Puis nous avons un troisième type de dialogue, qui est spirituel. Ce sont des croyants et nous aussi, par conséquent on essaye de discuter de la croyance et de la foi.


Sur quelles bases est-il possible de discuter ?


Il existe des bases communes et d’autres qui ne le sont pas. Nos différences sont aussi importantes, mais par exemple moi j’ai été faire une conférence sur Abraham dans une mosquée voisine. C’est intéressant de réfléchir ensemble sur ce que c’est que la vérité, de réfléchir à la place de la théologie, de la réflexion, de l’Ecriture. On ne dit pas la même chose sur Dieu et donc c’est intéressant d’en discuter. Du reste cela permet aussi de prendre conscience de ce qu’on est. C’est comme un Français qui va à l’étranger et qui se découvre un petit peu différent, on découvre un peu son identité parce qu’on ne pense pas comme les autres.

Le quatrième type de dialogue est un peu provoqué par les institutions de la République, la société ou les autres religions. Quelques fois on attend de nous que nous soyons le pont entre les juifs et les musulmans par exemple. Quelques fois la société pense que nous avons quelque chose à dire sur la tolérance.


Qu’avez-vous pensé de l’ affaire des caricatures de Mohammed et du procès qui s’en est suivi ?

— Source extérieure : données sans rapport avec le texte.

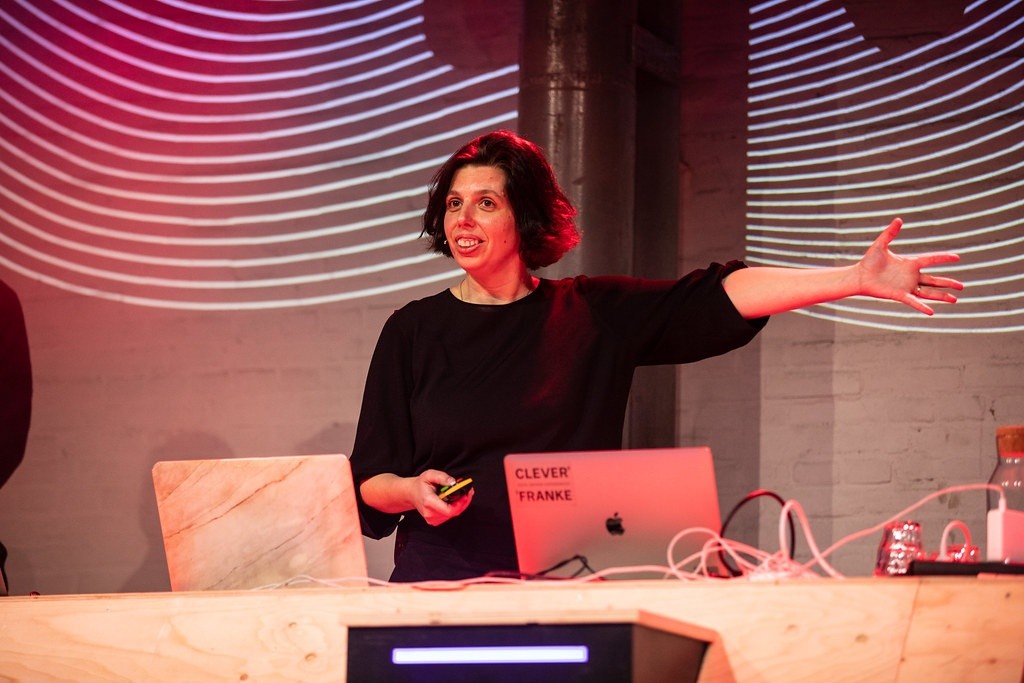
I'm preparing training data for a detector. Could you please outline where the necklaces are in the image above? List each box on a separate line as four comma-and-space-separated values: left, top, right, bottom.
460, 273, 532, 301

D’abord je suis totalement pour la liberté d’expression et je ne crois pas du tout en la nécessité d’une loi sur le blasphème. Deuxièmement, plus on est libre plus il faut être responsable. Je ne crois pas que cela soit très courageux de mettre le feu au monde seulement parce qu’on a envie de faire une caricature. J’appelle chacun au respect de l’autre. C’est tout à fait inutile de faire de la peine aux autres en société. La caricature se justifie si elle a pour but d’aider par le sourire, par le rire ou par la mise en cause de certains abus. Troisième point, je pense qu’il est très important dans le monde actuel, que l’on découvre l’autre et que l’on ne vive pas les uns à côté des uns mais les uns à côté des autres. Autant je me battrais pour que les médias aient le droit de faire des caricatures, autant je leur reproche volontiers de mettre de l’huile sur le feu et de ne pas permettre de se comprendre les uns les autres. Je pense que l’Education nationale a une responsabilité tout à fait importante car elle a souvent sur les religions une attitude qui n’est pas en accord avec le rapport de M. Debré.